### TEXTE FOURNI
************

Des changements radicaux et profonds ont été apportés au Service national de santé (NHS). L’établissement de santé où je travaille compte parmi les cinq établissements les plus touchés du Royaume-Uni. Les spécialistes en santé diagnostique ont commencé à travailler exclusivement de leur domicile, assistant notamment à des réunions multidisciplinaires au moyen de logiciels de conférence en ligne. Du jour au lendemain, les services de radiologie d’intervention ont été limités aux urgences. Un collègue radiologue chevronné a été nommé responsable de la radiologie COVID, chargé de collaborer avec les autres départements et avec la direction de l’hôpital afin d’apporter les changements nécessaires en radiologie pour répondre aux besoins de cette pandémie. La validation des cas planifiés et la classification en différentes catégories  d’urgence et de gravité ont suivi.

Les interventions musculosquelettiques comportant des injections de stéroïdes, les angioplasties en patients ambulatoires, les REVA non urgentes, les interventions en oncologie incluant les biopsies ont cessé. Les angioplasties ont été limitées aux cas critiques de membres ischémiques de patients hospitalisés. Les REVA ont été restreintes aux anévrismes rupturés. Malgré une réduction marquée du nombre de procédures de radiologie d’intervention, l’isolement du personnel symptomatique a fait que le personnel en poste était presque toujours occupé. Le temps des interventions était aussi prolongé du fait qu’il fallait mettre et enlever un ensemble complet d’ÉPI pour chaque patient suspecté ou confirmé d’infection, ainsi qu’aseptiser la salle d’examen entre chaque patient. De surplus, le nombre d’interventions au chevet des patients infectés a considérablement augmenté afin d’éviter de les déplacer dans l’hôpital.

Des plans visant à recourir à des hôpitaux privés pour fournir des voies « vertes », ciblant particulièrement des services d’oncologie et de traumatologie pour des patients dont les tests de dépistage de COVID étaient négatifs ont été instaurés avec succès, quoique ces endroits n’aient pas la capacité d’absorber toute la charge de travail du NHS. Malgré la désignation d’un hôpital « vert » dans le centre de Londres pour les interventions vasculaires, les délais d’attente ont considérablement augmenté. Nous avons récemment vu un patient de REVA ayant un anévrisme de l’aorte abdominal en rapide progression qui a dû attendre trois mois. Nous conseillons désormais ces patients au sujet des dangers de reporter le traitement, en les opposant au danger de contracter la COVID dans notre hôpital s’ils sont traités et, si les patients donnent leur accord, toutes les mesures sont prises pour leur fournir la voie la plus « verte » possible, en passant le moins de temps possible à l’hôpital.

Des changements structurels d’envergure sont apportés aux hôpitaux, qui sont divisés en zones selon un code couleur – vert, jaune et bleu, pour servir les cas confirmés négatifs, n’ayant pas été testés et confirmés positifs, respectivement – en restreignant les déplacements des patients et du personnel entre les différentes zones. Par exemple, les déplacements d’une zone verte vers une zone jaune vers une zone bleue seraient permis, mais pas dans la direction opposée. Les consultations externes sont effectuées au téléphone. La capacité des départements de soins intensifs a quintuplé. Une équipe de psychologues a été affectée au soutien psychologique de notre personnel, en personne et au téléphone. Le défi actuel que doit relever notre département consiste à gérer les services de radiologie d’intervention dans les différentes zones de l’hôpital, ce qui peut nécessiter une division indésirable des membres du personnel de notre département qui sont désignés pour travailler dans les différentes zones.

Cette pandémie de COVID nous a enseigné comment une organisation peut se montrer à la hauteur et faire preuve d’innovation, de collaboration, de dévouement, de capacité décisionnelle, de reconfiguration de services et de restructuration des effectifs. Dans l’espoir de la découverte d’un traitement ou d’un vaccin efficace, nous nous préparons à vivre avec l’impact de la pandémie de COVID-19 au cours de l’avenir prévisible.

************

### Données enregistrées

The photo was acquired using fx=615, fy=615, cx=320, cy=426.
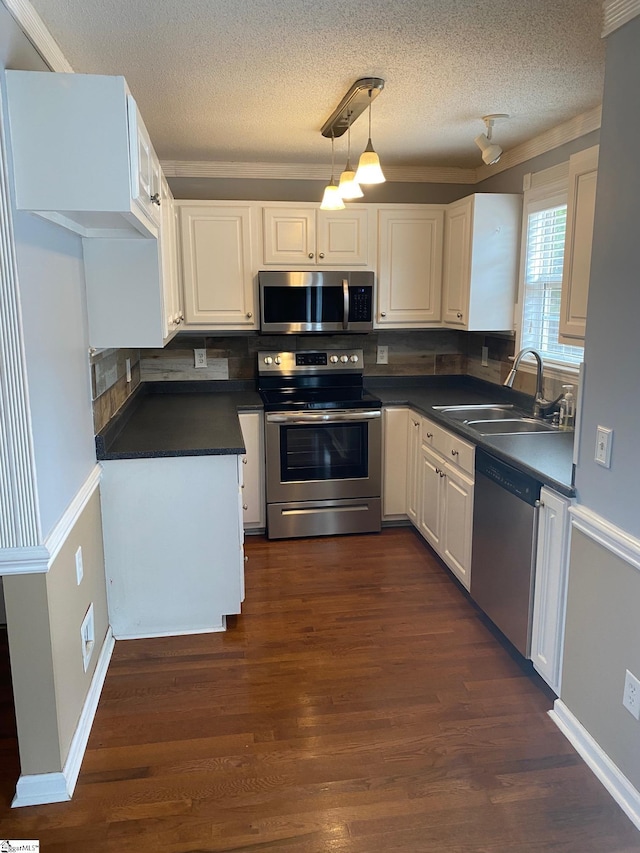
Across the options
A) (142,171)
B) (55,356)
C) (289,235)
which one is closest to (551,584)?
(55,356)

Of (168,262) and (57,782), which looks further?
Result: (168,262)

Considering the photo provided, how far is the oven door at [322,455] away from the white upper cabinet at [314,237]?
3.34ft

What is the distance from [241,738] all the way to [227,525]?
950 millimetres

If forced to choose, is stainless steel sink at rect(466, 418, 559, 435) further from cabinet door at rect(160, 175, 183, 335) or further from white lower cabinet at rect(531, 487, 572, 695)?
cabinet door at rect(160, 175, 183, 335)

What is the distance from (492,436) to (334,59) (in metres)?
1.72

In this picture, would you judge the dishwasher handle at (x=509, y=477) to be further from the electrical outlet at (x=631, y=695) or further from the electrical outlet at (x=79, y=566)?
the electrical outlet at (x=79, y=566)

************

Comment traduire en anglais la phrase « La capacité des départements de soins intensifs a quintuplé. », tirée du texte sur la radiologie d'intervention pendant la pandémie ?

### SOLUTION PROPOSÉE
The capacity of the intensive care departments has increased fivefold.